Cela fait un petit moment que le Pape Benoît Sechzehn ne vient plus nous rendre visite dans ces lignes. Et c’est bien regrettable, car il y a des coups de pieds au Saint Siège qui se perdent. A l’usage des béotiens dans l’art ancestral de la toxicologie, la morale est un poison extrêment puissant dont le principe actif, la moraline, est inoculé le plus souvent dans les premières années de la vie par la grenouille de bénitier, ou par de multiples autres entités aussi supérieures qu’invisibles qu’on peut nommer travail ou patrie, pour permettre au berger de ne point perdre ses moutons. C’est une substance extrêmement tenace qui aime à se propager dans des environnement cloisonnés comme l’école, la caserne ou la famille, et si sa dangerosité avérée ne provoque plus forcément la mort depuis que l’Inquisition et la Croisade ont rejoint aux oubliettes les traditions fanées qui enluminaient la grise monotonie des temps d’avant la télévision, elle a en revanche conservé toute sa capacité à nuire au moindre progrès humain.
Son symptôme le plus patent est une saine détestation du corps dans toutes ses modalités sous prétexte qu’il appartiendrait à un hypothétique Dieu, ainsi qu’un goût marqué pour la discipline et la souffrance qui serait rédemptrice même quand on a rien à se reprocher. On pensait la pandémie vaincue après la grande campagne de vaccination de 1905 où l’on a procédé à l’ablation de l’Eglise du corps de l’Etat et après le lavement de mai 1968 qui a aussi chassé quelques impuretés. Mais l’imparfaite extraction de la tumeur a conduit les victimes de ce que l’on nommera le syndrome de Saint Paul de Tarse, du nom d’un cas particulièrement furieux de malade de la moraline, à continuer à mordre dans les idées fraîches comme un zombie dans la chair tendre de sa victime impuissante. En effet, des propositions insinuant que les femmes puissent disposer librement de leurs corps, que la pratique sexuelle ait pour la plupart des individus de notre espèce une nette connotation ludique qui ne se manifeste pas forcément dans les liens sacrés du mariage et dans le silence calfeutré de la chambre nuptiale, que Darwin n’est pas un démon évolutionniste, que le corps passant de vie à trépas fournisse un excellent engrais, ou encore que les groupes de death metal sont rarement possédés par autre chose que la bière tiède, leurs sont parfaitement insupportables. A l’inverse du psychopathe dont le délire est parfaitement organisé, le malade atteint par le Syndrome de Tarse refuse d’admettre que c’est peut être son principe supérieur qui essaie d’éprouver sa foi et qu’il ferait peut être mieux de retourner jouer avec ses cierges et ses goupillons.
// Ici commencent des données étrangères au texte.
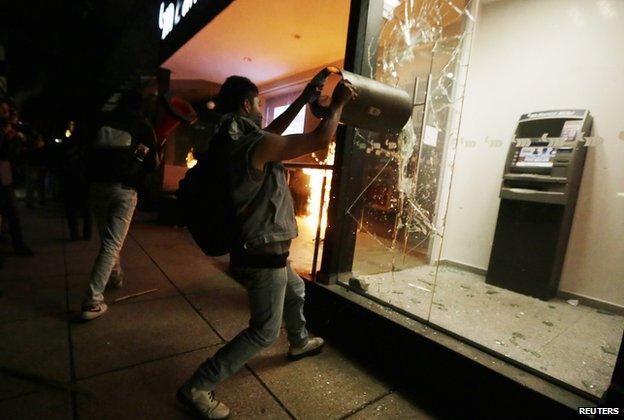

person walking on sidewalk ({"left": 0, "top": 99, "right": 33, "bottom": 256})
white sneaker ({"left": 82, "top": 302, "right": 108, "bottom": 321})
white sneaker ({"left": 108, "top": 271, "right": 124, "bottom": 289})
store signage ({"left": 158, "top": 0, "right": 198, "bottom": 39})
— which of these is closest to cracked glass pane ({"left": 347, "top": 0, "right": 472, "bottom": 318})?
white sneaker ({"left": 82, "top": 302, "right": 108, "bottom": 321})

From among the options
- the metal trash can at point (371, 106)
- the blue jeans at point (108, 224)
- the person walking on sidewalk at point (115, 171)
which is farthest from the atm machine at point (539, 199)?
the blue jeans at point (108, 224)

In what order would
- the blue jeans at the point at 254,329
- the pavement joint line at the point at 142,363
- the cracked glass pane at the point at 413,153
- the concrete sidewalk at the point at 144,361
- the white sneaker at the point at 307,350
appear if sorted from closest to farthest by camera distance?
the blue jeans at the point at 254,329, the concrete sidewalk at the point at 144,361, the pavement joint line at the point at 142,363, the white sneaker at the point at 307,350, the cracked glass pane at the point at 413,153

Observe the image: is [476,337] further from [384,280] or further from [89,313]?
[89,313]

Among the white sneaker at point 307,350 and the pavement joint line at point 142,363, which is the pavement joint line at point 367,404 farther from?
the pavement joint line at point 142,363

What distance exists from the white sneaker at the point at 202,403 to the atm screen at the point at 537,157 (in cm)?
355

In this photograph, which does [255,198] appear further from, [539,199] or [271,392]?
[539,199]

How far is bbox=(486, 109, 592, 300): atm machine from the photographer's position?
3145 millimetres

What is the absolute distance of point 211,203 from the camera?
169 centimetres

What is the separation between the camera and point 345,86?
1.71 metres

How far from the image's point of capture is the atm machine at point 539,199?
3145mm

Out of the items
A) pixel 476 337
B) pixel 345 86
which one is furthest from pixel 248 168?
pixel 476 337

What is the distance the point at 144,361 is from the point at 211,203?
4.97ft

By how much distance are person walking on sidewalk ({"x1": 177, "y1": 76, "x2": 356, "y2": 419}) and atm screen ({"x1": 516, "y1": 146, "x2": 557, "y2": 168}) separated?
2592 mm

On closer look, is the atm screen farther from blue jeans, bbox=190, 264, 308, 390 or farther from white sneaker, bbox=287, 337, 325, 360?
blue jeans, bbox=190, 264, 308, 390
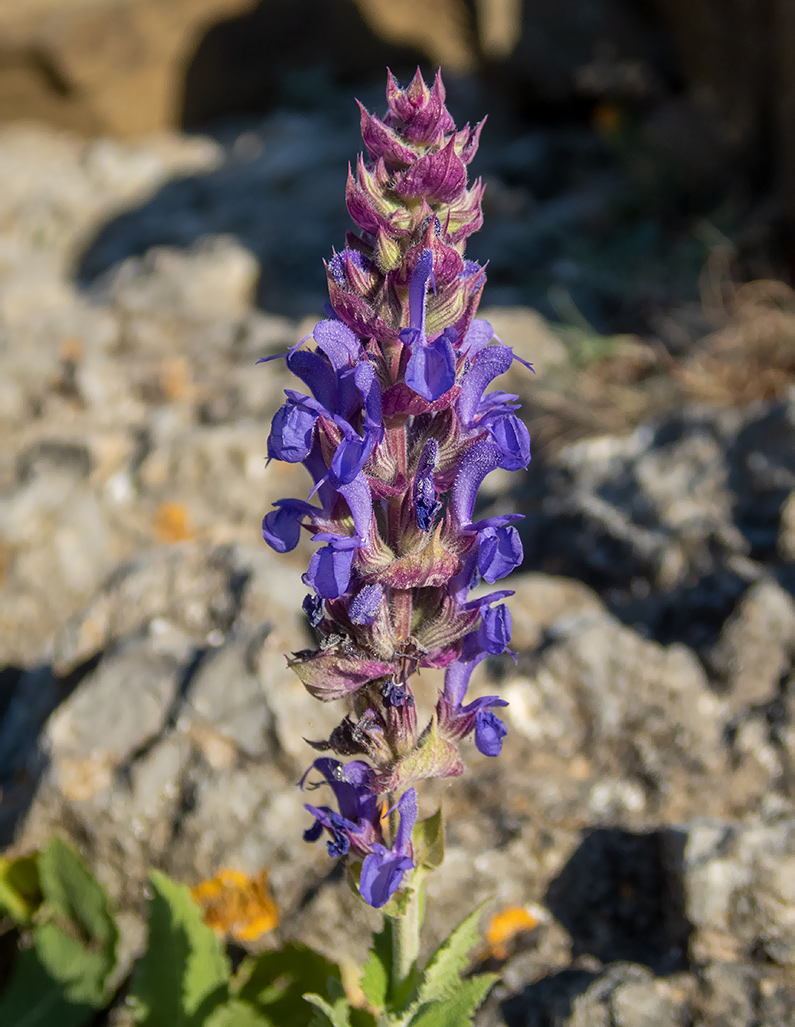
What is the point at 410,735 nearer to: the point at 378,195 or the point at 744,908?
the point at 378,195

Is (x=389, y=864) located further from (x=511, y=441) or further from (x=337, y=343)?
(x=337, y=343)

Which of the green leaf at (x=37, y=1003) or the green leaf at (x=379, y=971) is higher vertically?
the green leaf at (x=379, y=971)

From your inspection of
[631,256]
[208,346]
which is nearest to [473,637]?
[208,346]

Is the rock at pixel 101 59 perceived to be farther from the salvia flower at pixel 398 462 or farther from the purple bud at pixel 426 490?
the purple bud at pixel 426 490

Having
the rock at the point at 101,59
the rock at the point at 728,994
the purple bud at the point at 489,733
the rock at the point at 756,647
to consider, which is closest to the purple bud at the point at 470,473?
the purple bud at the point at 489,733

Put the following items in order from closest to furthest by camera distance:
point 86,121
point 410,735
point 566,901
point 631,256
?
point 410,735, point 566,901, point 631,256, point 86,121

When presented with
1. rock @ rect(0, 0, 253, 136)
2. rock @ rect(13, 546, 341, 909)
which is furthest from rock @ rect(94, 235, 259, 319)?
rock @ rect(0, 0, 253, 136)
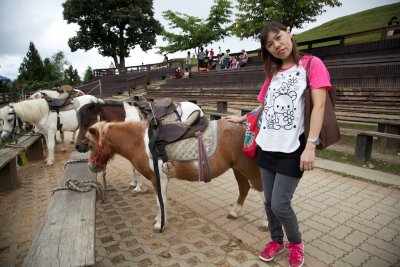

Parfois, le malade s’engage en politique, où son ardeur est égale à la ferveur de sa croyance. Un médecin du Pays Basque, soupçonné d’avoir pratiqué quatre euthanasies actives, figure aujourd’hui en bonne place pour inaugurer un prochain rétablissement du bûcher à hérétiques. Et depuis hier, une équipe de chercheurs français a réussi à recréer du sang humain à partir de cellules-souches, ouvrant de formidables perspectives. Cette découverte permettrait de pallier à la pénurie de donneurs de sang ( qui est aussi dûe à une insupportable discrimination à l’égard de certains donneurs potentiels), et augure d’une nouvelle ère qui pourrait envoyer Dieu et ses copains pointer à Pôle Emploi pour trouver un vrai travail. La recherche sur les cellules-souches pourrait également permettre de récréer des organes sains dans un domaine où l’on manque aussi cruellement de donneurs, ou même de cloner de la viande animale sans envoyer à l’échafaud des milliers d’espèces torturées avec application avant de finir dans nos assiettes. Enfin, dans les vôtres, car nous ne mangeons pas de ce pain à la viande là. A terme, il sera peut être même possible de guérir la moraline et le virus de la politique qui ne cesse de décimer tant et plus de membres de notre belle jeunesse qui devrait un peu plus s’intéresser à un monde qui recèle encore plus de beautés que de parlementaires inutiles. Ainsi, et à la condition que la bioéthique (qui n’est pas une variante de la morale, même si elle n’en est pas à l’abri, mais un consensus sur ce qui relève d’Hippocrate et ce qui relève de Frankenstein), puisse nous prémunir des rapaces qui ne manqueront pas d’y trouver une manne financière aussi belle et aussi toxique que celles de l’industrie pharmaceutique ou de l’OGM, l’imbécile et le poète auront le droit de chanter un tout petit peu plus fort que la vie est belle.
Dans un prochain épisode, nous nous étonnerons, et nous regretterons amèrement, que la recherche sur les cellules souches n’ait toujours rien pu faire pour la chanson française.